Richardson suggests a way to a achieve a more equitable wage structure in which the minimum wage is tied, by a ratio, to the salaries of top CEOs. He suggests:
There are those who are troubled by soaring top management salaries while the purchasing power of average and minimum wages erode. It seems both immoral and unstable for a society to drive such a growing gap between its rich and poor. And it is a dramatic example of a kind of market failure: Top management compensation appears to be a runaway cost. The phenomenon cries out for solutions that help to control the growing disparity between rich and poor, and reduce the compensation strains on corporations without harming the strength of our economy.

So what should Congress do? Rather than focusing on short-term, stopgap maneuvers increasing the minimum wage by $1 or $2, or even $3 an hour, Congress should reach for a policy that solves both the minimum wage problem and the inequity problem once and for all, without constraining the ability of anyone to make as much money as possible.

The solution is to substitute for the minimum wage a “minimum wage ratio,” or if you prefer, a “maximum compensation ratio.”
Here’s how it might work: Congress could establish a standard for the maximum ratio of top corporate compensation to the wage and benefits package of the lowest paid worker in a firm. We could take the standard that existed in the 1970s and say the maximum compensation ratio in every firm cannot exceed, say, 30. If that’s perceived as too low (so 20th century), set the maximum ratio at 40, or even 50. But set it, and enforce it through the income tax machinery. We would then have a federally mandated “minimum wage ratio.”

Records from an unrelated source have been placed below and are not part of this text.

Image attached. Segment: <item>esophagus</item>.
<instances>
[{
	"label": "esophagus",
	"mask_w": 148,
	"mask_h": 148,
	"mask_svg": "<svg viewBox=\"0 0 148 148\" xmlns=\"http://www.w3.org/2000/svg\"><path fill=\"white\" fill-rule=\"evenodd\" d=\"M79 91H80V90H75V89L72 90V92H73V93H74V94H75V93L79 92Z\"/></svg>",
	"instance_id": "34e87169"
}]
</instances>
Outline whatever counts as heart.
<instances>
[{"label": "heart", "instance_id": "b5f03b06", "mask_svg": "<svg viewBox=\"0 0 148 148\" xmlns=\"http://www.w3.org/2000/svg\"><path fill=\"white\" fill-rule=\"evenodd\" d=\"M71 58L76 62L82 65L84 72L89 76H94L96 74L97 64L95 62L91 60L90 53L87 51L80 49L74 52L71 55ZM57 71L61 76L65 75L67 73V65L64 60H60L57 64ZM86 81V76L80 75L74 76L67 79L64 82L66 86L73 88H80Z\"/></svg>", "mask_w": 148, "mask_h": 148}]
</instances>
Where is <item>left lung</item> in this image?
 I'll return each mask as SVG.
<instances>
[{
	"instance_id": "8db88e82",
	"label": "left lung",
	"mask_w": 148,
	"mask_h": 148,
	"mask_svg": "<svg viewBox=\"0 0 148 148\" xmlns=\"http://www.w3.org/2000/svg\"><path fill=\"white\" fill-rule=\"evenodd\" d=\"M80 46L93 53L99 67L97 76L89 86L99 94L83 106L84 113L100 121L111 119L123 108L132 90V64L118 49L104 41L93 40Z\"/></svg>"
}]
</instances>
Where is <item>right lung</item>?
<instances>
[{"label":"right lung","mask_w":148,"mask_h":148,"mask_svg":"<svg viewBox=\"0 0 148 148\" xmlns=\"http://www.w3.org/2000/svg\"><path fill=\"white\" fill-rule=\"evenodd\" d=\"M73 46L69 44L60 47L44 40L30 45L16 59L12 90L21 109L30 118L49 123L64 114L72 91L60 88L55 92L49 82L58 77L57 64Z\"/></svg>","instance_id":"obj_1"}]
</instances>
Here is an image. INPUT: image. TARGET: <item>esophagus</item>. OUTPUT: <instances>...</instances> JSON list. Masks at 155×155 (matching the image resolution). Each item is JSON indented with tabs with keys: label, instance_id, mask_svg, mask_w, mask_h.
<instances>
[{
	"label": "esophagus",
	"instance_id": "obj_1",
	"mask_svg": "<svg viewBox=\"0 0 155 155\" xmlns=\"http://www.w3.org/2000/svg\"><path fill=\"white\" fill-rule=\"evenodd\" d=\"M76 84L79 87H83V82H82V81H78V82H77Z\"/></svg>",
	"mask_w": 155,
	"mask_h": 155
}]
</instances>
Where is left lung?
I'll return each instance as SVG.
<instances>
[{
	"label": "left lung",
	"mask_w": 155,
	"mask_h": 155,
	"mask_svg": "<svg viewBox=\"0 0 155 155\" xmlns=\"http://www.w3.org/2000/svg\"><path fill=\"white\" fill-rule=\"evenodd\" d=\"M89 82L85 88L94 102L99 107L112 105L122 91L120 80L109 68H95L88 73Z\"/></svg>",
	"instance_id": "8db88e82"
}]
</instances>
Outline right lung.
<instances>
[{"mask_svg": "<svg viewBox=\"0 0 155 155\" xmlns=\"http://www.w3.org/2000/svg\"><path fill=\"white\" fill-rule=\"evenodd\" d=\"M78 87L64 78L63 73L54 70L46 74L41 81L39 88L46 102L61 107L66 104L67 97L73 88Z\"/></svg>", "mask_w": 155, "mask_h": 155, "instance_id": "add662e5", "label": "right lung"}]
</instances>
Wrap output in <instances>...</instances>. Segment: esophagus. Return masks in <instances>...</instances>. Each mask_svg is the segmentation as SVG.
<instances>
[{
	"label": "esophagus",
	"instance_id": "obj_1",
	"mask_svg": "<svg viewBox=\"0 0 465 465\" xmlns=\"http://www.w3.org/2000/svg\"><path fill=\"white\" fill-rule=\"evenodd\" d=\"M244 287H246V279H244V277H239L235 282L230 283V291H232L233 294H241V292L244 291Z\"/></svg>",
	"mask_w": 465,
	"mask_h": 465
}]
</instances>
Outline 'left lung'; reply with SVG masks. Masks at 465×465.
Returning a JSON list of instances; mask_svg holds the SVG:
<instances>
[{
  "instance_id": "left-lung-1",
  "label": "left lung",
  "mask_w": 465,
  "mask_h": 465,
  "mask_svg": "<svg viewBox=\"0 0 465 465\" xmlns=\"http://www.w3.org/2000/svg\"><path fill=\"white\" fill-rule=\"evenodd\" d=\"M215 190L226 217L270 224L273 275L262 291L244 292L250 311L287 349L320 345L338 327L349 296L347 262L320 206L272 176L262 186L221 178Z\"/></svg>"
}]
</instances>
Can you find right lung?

To raise top management compensation, a firm would have to raise the wages of its lowest paid workers. There would be no limit, of course, to how high any wages could go. The lowest and the highest would just have to stay within the ratio.
Congress could set the ratio and forget it. No need for periodic updates, as with the minimum wage. No periods of declining purchasing power for those on the minimum wage, unless everyone is experiencing that. The policy is self-adjusting.
There are problems to work out about how such a policy could be implemented — how to value stock options, how to handle sports and entertainment salaries, how to prevent corporations from gaming the policy, and so on. But it is time to recognize that periodic boosts to the minimum wage are like pushing on a string. They don’t solve many problems in the short run and may even create some.

It’s time to stop thinking about pushing on that string, and switch to pulling on it from the other end. We should work through the implementation puzzles and set a federal minimum wage ratio policy — a maximum compensation ratio — and set a self-adjusting standard for wage equity that re-establishes rationality in wages and compensation packages and is a model for equity and efficiency for the world’s economies.

I’ll bet that Adam Smith would have liked Richarson’s sensible and sympathetic solution.